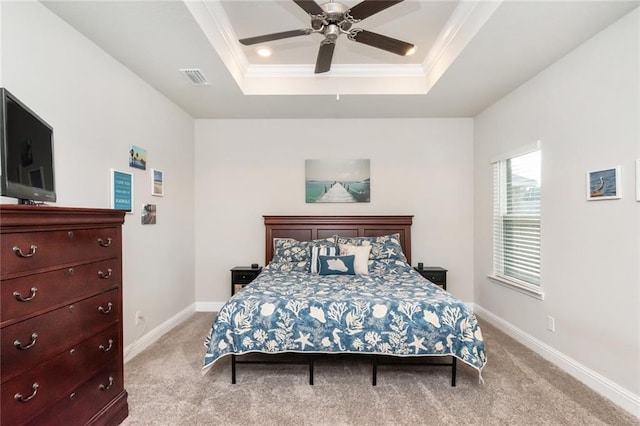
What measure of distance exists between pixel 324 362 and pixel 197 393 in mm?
1046

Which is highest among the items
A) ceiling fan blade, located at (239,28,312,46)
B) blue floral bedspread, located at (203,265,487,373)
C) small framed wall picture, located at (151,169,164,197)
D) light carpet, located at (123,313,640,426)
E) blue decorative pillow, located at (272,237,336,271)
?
ceiling fan blade, located at (239,28,312,46)

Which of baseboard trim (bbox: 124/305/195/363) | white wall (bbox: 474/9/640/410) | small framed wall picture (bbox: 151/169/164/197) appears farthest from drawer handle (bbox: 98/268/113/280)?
white wall (bbox: 474/9/640/410)

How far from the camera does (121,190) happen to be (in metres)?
2.81

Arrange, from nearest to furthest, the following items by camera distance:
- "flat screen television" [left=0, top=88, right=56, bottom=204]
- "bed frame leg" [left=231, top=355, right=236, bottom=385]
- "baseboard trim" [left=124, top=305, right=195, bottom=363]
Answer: "flat screen television" [left=0, top=88, right=56, bottom=204]
"bed frame leg" [left=231, top=355, right=236, bottom=385]
"baseboard trim" [left=124, top=305, right=195, bottom=363]

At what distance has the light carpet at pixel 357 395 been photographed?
2.02 m

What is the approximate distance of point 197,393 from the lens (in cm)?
232

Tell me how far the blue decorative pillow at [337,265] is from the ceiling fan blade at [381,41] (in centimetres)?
207

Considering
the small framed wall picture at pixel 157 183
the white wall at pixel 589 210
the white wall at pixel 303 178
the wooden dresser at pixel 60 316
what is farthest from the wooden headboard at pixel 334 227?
the wooden dresser at pixel 60 316

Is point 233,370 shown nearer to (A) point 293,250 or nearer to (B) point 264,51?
(A) point 293,250

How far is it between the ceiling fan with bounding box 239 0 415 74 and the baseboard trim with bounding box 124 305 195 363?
113 inches

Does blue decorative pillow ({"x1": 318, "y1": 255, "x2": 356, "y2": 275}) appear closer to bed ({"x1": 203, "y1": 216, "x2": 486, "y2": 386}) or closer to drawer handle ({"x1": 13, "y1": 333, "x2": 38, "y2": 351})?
bed ({"x1": 203, "y1": 216, "x2": 486, "y2": 386})

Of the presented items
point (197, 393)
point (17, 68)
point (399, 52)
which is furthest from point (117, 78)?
point (197, 393)

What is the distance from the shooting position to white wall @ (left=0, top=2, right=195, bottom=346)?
200cm

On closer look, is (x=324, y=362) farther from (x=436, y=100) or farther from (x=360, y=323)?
(x=436, y=100)
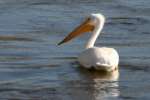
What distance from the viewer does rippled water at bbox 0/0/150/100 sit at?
1085 cm

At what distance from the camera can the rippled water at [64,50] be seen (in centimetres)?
1085

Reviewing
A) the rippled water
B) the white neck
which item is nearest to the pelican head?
the white neck

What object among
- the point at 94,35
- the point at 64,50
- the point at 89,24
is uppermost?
the point at 89,24

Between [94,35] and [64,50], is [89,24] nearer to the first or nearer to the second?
[94,35]

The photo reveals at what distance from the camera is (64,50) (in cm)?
1353

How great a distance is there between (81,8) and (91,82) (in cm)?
614

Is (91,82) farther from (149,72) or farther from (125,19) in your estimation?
(125,19)

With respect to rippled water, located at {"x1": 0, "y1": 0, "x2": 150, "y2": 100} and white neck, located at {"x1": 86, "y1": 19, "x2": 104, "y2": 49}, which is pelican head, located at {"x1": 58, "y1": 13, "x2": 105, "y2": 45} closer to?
white neck, located at {"x1": 86, "y1": 19, "x2": 104, "y2": 49}

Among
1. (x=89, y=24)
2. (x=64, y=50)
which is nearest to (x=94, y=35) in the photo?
(x=89, y=24)

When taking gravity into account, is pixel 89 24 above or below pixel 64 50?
above

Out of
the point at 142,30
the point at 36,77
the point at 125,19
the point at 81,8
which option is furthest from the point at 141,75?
the point at 81,8

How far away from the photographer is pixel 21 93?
10.6m

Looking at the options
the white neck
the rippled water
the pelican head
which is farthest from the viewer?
the pelican head

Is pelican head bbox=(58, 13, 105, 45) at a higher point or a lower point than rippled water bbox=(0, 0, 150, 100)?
higher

--- EXERCISE TASK ---
Reproduce verbatim the lines from the one containing "How far away" up to and including the final line.

--- EXERCISE OUTPUT ---
How far away from the photographer is pixel 21 93?
10.6m

Looking at the options
the white neck
the rippled water
the pelican head
which is farthest from the viewer?
the pelican head

Is pelican head bbox=(58, 13, 105, 45) at a higher point or a lower point than rippled water bbox=(0, 0, 150, 100)?
higher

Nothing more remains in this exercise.